> [Tasks to complete]
- a) Please return the part of the article on big data visualization between "These tools will" and "could be interpreted.", inclusive, copied exactly.
- b) Name every person mentioned in the article on big data visualization.

Excerpted passage below:

2012
_NEWS Data Visualization

_Big Data Visualized

In academia, comprehensive research can sometimes mean expansive, seemingly endless spreadsheets of data.

_Lisa Ulmer

Ulmer is a professor in the School of Public Health, with research focuses on cancer, experimental design and research methods, chronic diseases, time series analysis, survey methods and more.

_Xiaohua Tony Hu

Hu is a professor at The iSchool at Drexel, founding co-director of the NSF Center for Visual and Decision Informatics and founding editor-in-chief of the International Journal of Data Mining and Bioinformatics.

Drexel researchers are developing a system that will translate that data into information that is organized visually and Lisa Ulmer with Drexel’s School of Public Health and Tony Hu with The iSchool at Drexel, in partnership with the University of Louisiana at Lafayette, have established a national research center for Visual and Decision Informatics (CVDI), a research hub for developing visual and decision support tools and techniques.

These tools will enable government and industry decision makers to fundamentally improve the way their organizations’ data and information is analyzed and interpreted. CVDI is the only center in the nation that focuses on visual and decision informatics research.

Ulmer and Data Operating Director Hamad Sindhi use visual data tools to assist the Centers for Disease Control and Prevention and Department of Health in developing cancer education programs.

Ulmer says that data entry was traditionally done with a calculator, requiring many hours of work before the data could be interpreted.

With this new software, data reports that meet a wide variety of needs are instantly available. The interface is user-friendly: data is logged, and reports are generated with a few clicks of a button.

End of Excerpted passage.
Information supplied below:

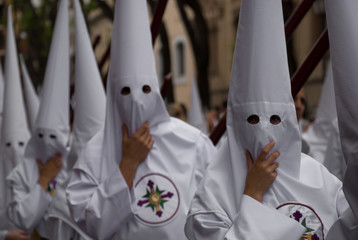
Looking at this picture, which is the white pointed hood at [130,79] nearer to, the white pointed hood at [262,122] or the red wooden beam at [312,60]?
the red wooden beam at [312,60]

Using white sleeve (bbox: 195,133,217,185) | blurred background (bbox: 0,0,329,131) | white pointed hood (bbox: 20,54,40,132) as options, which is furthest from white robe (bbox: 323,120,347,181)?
white pointed hood (bbox: 20,54,40,132)

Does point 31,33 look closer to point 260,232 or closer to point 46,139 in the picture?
point 46,139

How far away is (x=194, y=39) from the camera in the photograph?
49.6 ft

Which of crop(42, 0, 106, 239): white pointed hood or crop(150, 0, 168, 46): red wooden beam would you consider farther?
crop(42, 0, 106, 239): white pointed hood

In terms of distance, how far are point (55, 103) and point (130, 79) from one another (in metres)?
1.32

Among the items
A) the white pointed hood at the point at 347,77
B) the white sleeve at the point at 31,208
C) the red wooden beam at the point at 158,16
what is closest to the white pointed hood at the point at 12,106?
the white sleeve at the point at 31,208

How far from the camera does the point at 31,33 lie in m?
19.9

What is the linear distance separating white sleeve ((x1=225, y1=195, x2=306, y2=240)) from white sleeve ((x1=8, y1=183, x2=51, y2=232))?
250cm

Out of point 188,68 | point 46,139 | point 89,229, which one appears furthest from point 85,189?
point 188,68

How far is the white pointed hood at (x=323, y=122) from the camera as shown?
21.3ft

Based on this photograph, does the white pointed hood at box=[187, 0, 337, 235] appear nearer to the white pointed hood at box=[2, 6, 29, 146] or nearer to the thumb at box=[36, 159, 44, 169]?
the thumb at box=[36, 159, 44, 169]

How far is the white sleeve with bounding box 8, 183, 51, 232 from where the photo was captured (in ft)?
18.1

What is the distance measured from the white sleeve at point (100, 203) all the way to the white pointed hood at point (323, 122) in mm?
2418

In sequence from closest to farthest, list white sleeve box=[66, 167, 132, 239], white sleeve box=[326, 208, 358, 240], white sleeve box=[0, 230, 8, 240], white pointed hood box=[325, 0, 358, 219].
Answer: white pointed hood box=[325, 0, 358, 219]
white sleeve box=[326, 208, 358, 240]
white sleeve box=[66, 167, 132, 239]
white sleeve box=[0, 230, 8, 240]
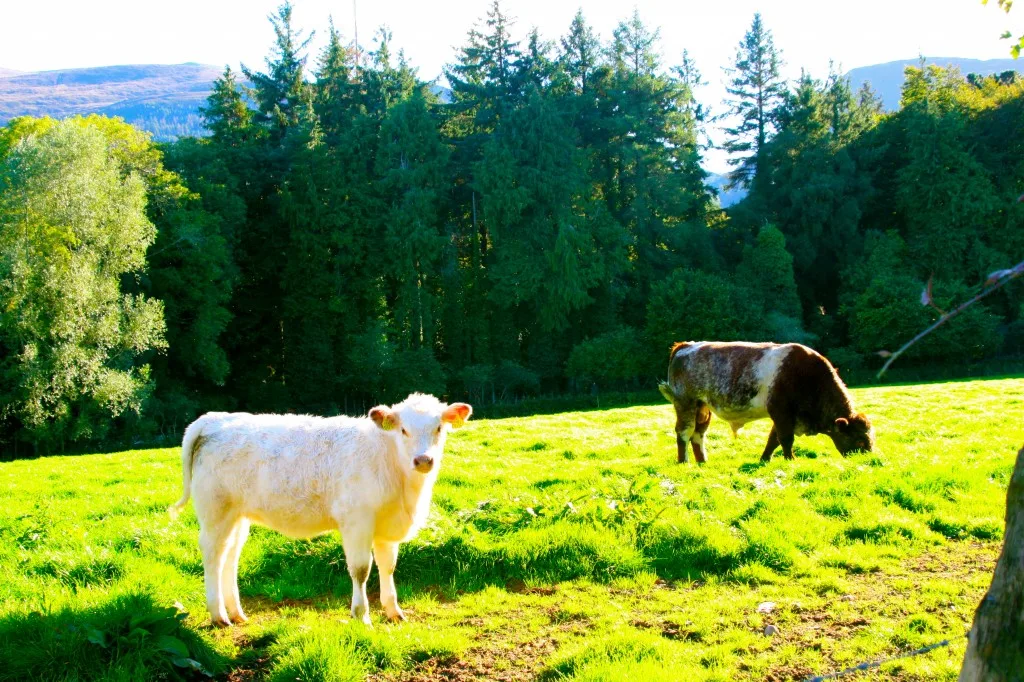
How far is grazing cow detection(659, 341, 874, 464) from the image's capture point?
12.0 m

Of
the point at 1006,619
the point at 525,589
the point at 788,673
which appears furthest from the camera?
the point at 525,589

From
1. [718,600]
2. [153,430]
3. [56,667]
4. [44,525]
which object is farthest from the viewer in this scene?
[153,430]

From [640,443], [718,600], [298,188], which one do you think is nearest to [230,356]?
[298,188]

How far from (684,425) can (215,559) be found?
819cm

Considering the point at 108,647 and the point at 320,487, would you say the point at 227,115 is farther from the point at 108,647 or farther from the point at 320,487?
the point at 108,647

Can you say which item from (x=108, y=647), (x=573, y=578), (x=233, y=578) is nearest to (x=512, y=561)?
(x=573, y=578)

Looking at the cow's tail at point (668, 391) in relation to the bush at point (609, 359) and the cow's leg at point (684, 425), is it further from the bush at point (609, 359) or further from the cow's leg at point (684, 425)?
the bush at point (609, 359)

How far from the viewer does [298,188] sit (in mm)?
45062

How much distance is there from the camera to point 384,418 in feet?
21.2

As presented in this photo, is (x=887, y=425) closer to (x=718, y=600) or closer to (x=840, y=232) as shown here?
(x=718, y=600)

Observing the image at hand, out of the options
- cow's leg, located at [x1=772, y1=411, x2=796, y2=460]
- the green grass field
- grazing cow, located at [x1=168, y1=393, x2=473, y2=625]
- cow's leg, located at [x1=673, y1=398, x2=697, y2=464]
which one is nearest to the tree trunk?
the green grass field

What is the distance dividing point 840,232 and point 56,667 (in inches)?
2143

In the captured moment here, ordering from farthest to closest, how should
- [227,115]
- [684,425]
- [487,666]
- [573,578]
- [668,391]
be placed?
1. [227,115]
2. [668,391]
3. [684,425]
4. [573,578]
5. [487,666]

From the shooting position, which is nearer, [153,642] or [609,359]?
[153,642]
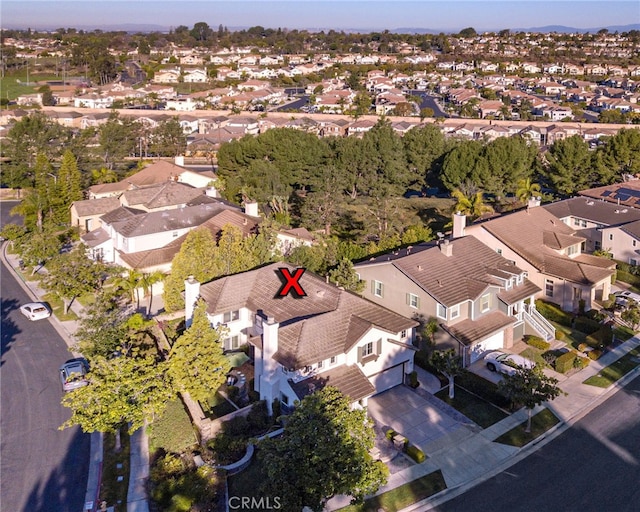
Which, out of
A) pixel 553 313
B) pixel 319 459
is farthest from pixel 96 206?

End of Information supplied.

> [Set of answers]
- a)
These tools will enable government and industry decision makers to fundamentally improve the way their organizations’ data and information is analyzed and interpreted. CVDI is the only center in the nation that focuses on visual and decision informatics research.

Ulmer and Data Operating Director Hamad Sindhi use visual data tools to assist the Centers for Disease Control and Prevention and Department of Health in developing cancer education programs.

Ulmer says that data entry was traditionally done with a calculator, requiring many hours of work before the data could be interpreted.

- b)
Lisa Ulmer
Xiaohua Tony Hu
Hamad Sindhi